Il dissenso è a tutto campo, dalla legge elettorale al Jobs act, alla politica economica. Stefano Fassina teorizza l’uscita dall’euro? E Bersani, che pure non è d’accordo, lo difende: «È una posizione paradossale, che non va banalizzata». L’ala civatiana ha voluto rendere ancor più evidente lo smarcamento disertando la direzione «last minute».
Alle dieci di sera Pippo Civati sale al Nazareno, ma i suoi delegati, una ventina, restano a casa e annunciano lo strappo criticando lo «scarso preavviso della convocazione» e ironizzando sul patto del Nazareno: «Facciamo tanti auguri a Renzi per gli incontri, sicuramente molto più approfonditi, che dedica a Berlusconi e Verdini».

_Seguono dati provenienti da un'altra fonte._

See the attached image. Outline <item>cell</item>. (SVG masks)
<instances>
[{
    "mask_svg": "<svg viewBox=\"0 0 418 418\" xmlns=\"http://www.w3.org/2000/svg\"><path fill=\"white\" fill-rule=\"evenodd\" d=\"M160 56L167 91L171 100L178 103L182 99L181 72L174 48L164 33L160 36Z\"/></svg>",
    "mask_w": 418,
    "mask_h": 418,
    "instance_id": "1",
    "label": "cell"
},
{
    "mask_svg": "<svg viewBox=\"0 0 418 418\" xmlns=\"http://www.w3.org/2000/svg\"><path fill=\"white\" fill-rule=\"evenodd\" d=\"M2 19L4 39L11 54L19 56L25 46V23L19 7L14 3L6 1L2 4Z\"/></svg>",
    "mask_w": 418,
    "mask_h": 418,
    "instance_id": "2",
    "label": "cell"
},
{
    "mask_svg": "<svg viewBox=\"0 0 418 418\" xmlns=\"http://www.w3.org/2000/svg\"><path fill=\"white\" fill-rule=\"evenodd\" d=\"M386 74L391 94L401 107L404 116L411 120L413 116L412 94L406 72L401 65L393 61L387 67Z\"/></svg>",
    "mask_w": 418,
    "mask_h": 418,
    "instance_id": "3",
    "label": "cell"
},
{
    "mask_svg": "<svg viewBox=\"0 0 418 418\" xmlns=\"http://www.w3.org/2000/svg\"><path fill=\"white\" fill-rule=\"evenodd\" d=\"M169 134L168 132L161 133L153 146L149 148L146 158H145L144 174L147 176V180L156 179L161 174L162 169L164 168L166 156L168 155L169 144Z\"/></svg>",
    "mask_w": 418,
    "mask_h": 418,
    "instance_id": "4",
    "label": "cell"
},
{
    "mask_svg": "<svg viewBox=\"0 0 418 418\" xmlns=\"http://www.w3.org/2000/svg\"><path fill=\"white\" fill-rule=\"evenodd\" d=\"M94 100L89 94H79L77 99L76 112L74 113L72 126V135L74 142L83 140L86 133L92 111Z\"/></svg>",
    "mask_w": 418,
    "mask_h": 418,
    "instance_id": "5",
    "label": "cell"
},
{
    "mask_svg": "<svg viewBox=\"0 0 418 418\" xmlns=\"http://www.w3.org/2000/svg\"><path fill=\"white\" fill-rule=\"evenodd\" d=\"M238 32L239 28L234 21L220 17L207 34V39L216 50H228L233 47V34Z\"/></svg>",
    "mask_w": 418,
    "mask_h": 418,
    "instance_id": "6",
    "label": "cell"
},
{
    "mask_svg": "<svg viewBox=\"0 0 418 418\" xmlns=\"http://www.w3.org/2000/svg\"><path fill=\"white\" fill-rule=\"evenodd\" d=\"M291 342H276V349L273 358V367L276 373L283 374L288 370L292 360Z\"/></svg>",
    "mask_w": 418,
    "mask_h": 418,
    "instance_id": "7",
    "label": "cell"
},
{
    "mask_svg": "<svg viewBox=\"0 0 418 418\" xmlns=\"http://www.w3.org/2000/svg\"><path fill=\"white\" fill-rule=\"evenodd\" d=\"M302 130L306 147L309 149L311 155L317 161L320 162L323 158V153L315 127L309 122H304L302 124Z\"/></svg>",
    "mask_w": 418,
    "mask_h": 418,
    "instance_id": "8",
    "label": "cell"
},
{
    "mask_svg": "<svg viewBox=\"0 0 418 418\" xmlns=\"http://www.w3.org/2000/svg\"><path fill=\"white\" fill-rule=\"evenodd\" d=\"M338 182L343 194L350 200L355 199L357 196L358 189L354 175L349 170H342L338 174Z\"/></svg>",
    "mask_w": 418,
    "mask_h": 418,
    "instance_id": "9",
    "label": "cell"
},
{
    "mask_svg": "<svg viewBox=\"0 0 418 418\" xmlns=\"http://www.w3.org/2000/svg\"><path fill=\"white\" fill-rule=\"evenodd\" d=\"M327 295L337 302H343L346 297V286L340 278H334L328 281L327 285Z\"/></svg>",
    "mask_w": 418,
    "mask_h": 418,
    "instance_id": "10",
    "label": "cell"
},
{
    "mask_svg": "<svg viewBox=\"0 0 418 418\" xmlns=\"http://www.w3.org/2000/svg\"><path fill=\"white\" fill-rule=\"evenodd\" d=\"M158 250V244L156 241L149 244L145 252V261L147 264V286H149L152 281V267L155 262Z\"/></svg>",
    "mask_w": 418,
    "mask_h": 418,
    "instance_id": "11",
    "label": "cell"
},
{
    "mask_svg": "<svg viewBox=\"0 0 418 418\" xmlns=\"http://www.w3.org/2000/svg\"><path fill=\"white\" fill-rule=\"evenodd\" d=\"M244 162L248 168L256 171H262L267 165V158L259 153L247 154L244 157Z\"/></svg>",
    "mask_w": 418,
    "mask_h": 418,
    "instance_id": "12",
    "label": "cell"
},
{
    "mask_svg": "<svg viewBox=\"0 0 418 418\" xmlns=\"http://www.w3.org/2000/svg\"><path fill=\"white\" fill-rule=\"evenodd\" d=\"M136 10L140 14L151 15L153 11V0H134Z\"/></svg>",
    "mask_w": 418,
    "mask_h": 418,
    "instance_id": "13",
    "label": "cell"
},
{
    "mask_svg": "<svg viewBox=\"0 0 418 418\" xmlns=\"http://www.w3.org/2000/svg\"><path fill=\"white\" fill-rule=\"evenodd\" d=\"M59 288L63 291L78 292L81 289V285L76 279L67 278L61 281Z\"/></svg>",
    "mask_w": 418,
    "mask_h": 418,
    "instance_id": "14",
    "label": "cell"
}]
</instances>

C’è chi diserta e chi si fa sentire. Fassina chiede «correzioni profonde» alla delega del lavoro e la possibilità, per i cittadini, di scegliere «tutti i parlamentari». I renziani attaccano.
Ma Bersani, contro i cento capilista bloccati, è categorico: «Perché dobbiamo andare avanti con i nominati?». Eppure, sul punto cruciale della delega del lavoro, cerca la chiave per conciliare «il dissenso di merito e la lealtà al Pd». E se il governo porrà la fiducia? «Non voglio crederlo».
Sul Jobs act piovono emendamenti: 15 su 550 portano le firme dell’ala sinistra, che chiede paletti anche su demansionamento, voucher e controlli a distanza e non vogliono votare il testo del Senato, quello che cambia lo Statuto dei lavoratori. «Aver messo al centro il tema dell’articolo 18 è stato un errore», attacca Bersani. «Vogliamo correzioni profonde», gli fa eco Fassina. Per scongiurare la fiducia si cerca una mediazione sul reintegro in caso di licenziamento disciplinare ingiusto, oggetto di uno degli emendamenti della minoranza «dem.